Com Truise (aka Seth Haley) performs at the Black Cat on Wednesday. (All photos by Josh Sisk/FTWP)

Com Truise takes yesterday’s smooth sounds and adds bumps.

On Wednesday night at the Black Cat’s Backstage, Syracuse, New York based producer, Seth Haley, performed a 45-minute set of jittery and funky, but vaguely relaxing electronic music. Using a laptop computer and a couple of synthesizers, he dialed in tunes from his debut LP, Galactic Melt, in front of a room crowded with nodding heads. Live, Haley is accompanied by a flesh-and-bone drummer, adding some physical heft to ethereal tunes like “VHS Sex” and “Broken Date.”

Haley’s music is retro-futuristic – the sound of tomorrow, as it was perceived when “Knight Rider” was on prime time. He uses vintage synthesizers to create lush, luxuriant, music that is equally suited to the dance club and the headphone zone-out. When “Risky Business” gets a re-make treatment, he’ll be first in line to write the soundtrack.

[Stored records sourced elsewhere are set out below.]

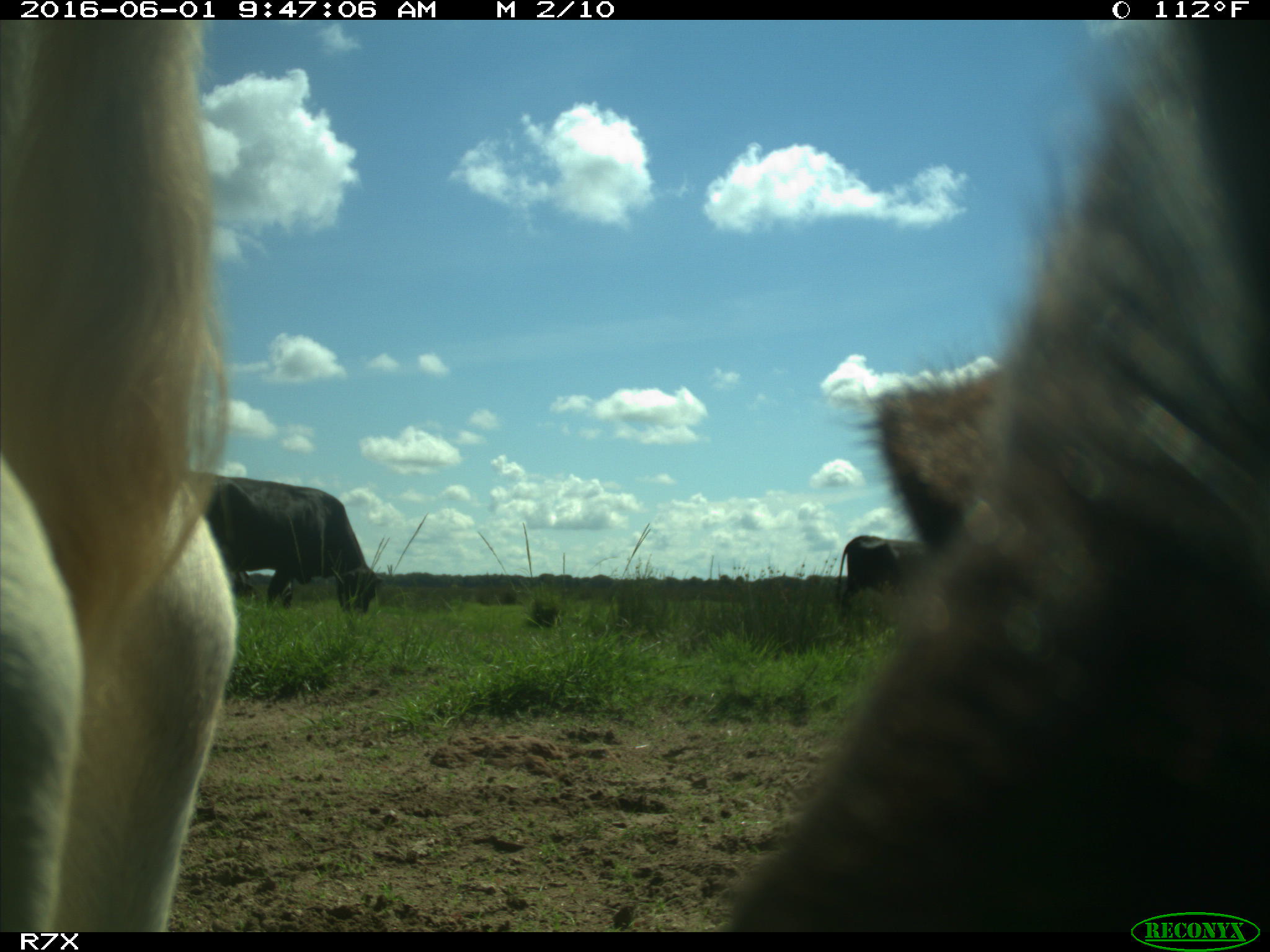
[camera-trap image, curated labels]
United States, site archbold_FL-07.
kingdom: Animalia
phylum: Chordata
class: Mammalia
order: Artiodactyla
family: Bovidae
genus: Bos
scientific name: Bos taurus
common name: domestic cow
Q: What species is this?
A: Bos taurus (domestic cow).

Com Truise slots in with an increasingly populous community of ’80s revivalists – including chill-wave bands (basically the “Breakfast Club” soundtrack in fuzzy fidelity), electro-funk reconstructionists like Dam Funk, and synth-pop nostalgia acts like Cut Copy.


But Haley’s tunes aren’t total throwbacks. He applies vintage technology to recent motifs in electronic music – stuttering rhythms, sub-bass wobbles, and ambient drones. Chronologically speaking, his melodies are out of synch with his instruments. Frequently, “Galactic Melt” sounds like German new age gurus Tangerine Dream, had the group come up on hip-hop, rather than classical music.

Haley’s music is tried-and-true record nerd fare, jumbling together three decades worth of trends. But Wednesday night’s crowd seemed younger, groovier, and more likely to have a few episodes of “Jersey Shore” back home on the DVR. They dutifully bobbed and swayed along with the thumping bass. And even though Haley was not the headliner (he was supporting falsetto crooner, Active Child), they cheered him back for an encore.